On November 3, the Financial Conduct Authority published a strategy on environmental, social and governance, setting out its target outcomes and the actions to be taken to deliver these outcomes.

The FCA’s core objective is to support the financial sector in driving positive change, while also aiming to build trust in green financial markets and increase transparency around sustainability matters.

Alongside the ESG strategy, the FCA also published a discussion paper on implementing the government’s ambitions for Sustainability Disclosure Requirements and investment labelling.

The publications came during the United Nations Climate Change Conference (COP26), hosted in Glasgow, and unsurprisingly have a strong focus on climate change and the role of finance in supporting the transition to a net zero economy.


The ESG strategy is based on five core themes: 

  • Transparency – promoting transparency on climate change and wider sustainability along the value chain.
  • Trust – building trust and integrity in ESG-labelled instruments, products and the supporting ecosystem.
  • Tools – working with others to enhance industry capabilities and support companies’ management of climate-related and wider sustainability risks, opportunities and impacts.
  • Transition – supporting the role of finance in delivering a market-led transition to a net zero, sustainable economy.
  • Team – developing strategies, organisational structures, resources and tools to support the integration of net zero and ESG considerations into FCA activities.

The first three themes have been previously stated by the FCA, while the last two are additional themes that have been included in the ESG Strategy.

Key actions

Beneath each of the five themes, the FCA has outlined a range of measures that it intends to implement over the coming months and years.

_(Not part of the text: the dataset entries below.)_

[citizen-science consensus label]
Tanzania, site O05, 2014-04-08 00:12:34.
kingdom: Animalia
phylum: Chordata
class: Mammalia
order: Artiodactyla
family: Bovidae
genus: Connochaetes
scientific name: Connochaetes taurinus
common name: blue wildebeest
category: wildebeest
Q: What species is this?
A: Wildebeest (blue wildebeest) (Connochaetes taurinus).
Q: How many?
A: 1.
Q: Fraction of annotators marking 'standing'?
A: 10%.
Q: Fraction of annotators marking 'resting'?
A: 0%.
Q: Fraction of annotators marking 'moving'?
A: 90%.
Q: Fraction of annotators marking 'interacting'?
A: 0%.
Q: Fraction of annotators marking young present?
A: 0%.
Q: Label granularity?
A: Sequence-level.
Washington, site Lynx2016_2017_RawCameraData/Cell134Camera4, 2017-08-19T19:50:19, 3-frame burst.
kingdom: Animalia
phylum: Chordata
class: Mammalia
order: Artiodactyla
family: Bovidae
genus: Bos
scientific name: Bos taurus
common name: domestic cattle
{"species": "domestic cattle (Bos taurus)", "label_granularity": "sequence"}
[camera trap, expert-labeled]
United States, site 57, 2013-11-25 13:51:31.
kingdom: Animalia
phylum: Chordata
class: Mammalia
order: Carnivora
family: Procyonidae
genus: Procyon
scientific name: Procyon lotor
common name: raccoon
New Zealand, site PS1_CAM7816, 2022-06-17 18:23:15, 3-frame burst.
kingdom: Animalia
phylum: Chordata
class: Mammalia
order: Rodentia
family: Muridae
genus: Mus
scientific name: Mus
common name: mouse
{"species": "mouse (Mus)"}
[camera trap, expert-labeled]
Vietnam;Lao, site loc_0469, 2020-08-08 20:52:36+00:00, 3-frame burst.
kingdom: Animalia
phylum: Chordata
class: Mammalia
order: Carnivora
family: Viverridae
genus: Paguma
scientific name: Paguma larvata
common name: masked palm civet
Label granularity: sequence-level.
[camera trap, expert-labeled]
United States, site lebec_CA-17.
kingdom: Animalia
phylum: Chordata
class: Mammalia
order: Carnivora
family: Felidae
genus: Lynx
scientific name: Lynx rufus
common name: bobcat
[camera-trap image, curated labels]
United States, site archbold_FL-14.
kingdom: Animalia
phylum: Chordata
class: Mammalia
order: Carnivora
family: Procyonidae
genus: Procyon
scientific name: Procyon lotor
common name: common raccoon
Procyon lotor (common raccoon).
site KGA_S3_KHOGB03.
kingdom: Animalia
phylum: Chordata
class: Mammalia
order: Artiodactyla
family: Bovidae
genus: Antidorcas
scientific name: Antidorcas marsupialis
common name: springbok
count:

Aiming to bolster ‘transparency’, the FCA intends to enhance climate-related disclosures by completing the roll out of requirements aligned to the recommendations of the Task Force on Climate-related Financial Disclosures to asset managers, life insurers and contract-based pension schemes, while bringing appropriate regulatory oversight to improve the quality of such disclosures.

The FCA will promote global consistency and comparability in corporate sustainability reporting, primarily through its work with the International Organisation of Securities Commissions, the Financial Stability Board and the International Financial Reporting Standards Foundation. It also aims to enhance transparency of diversity and inclusion performance among listed companies and regulated companies.

In order to build ‘trust’, the FCA will support fair and effective integration of ESG into financial market decision-making, and trusted delivery of ESG-labelled securities, products and services. This will include developing a policy approach to ESG governance, remuneration, incentives and training/certification; supporting the government in delivering the UK taxonomy, SDR and a new sustainable investment label; and following up with authorised fund managers in relation to the FCA’s guiding principles on ESG/sustainable investment products.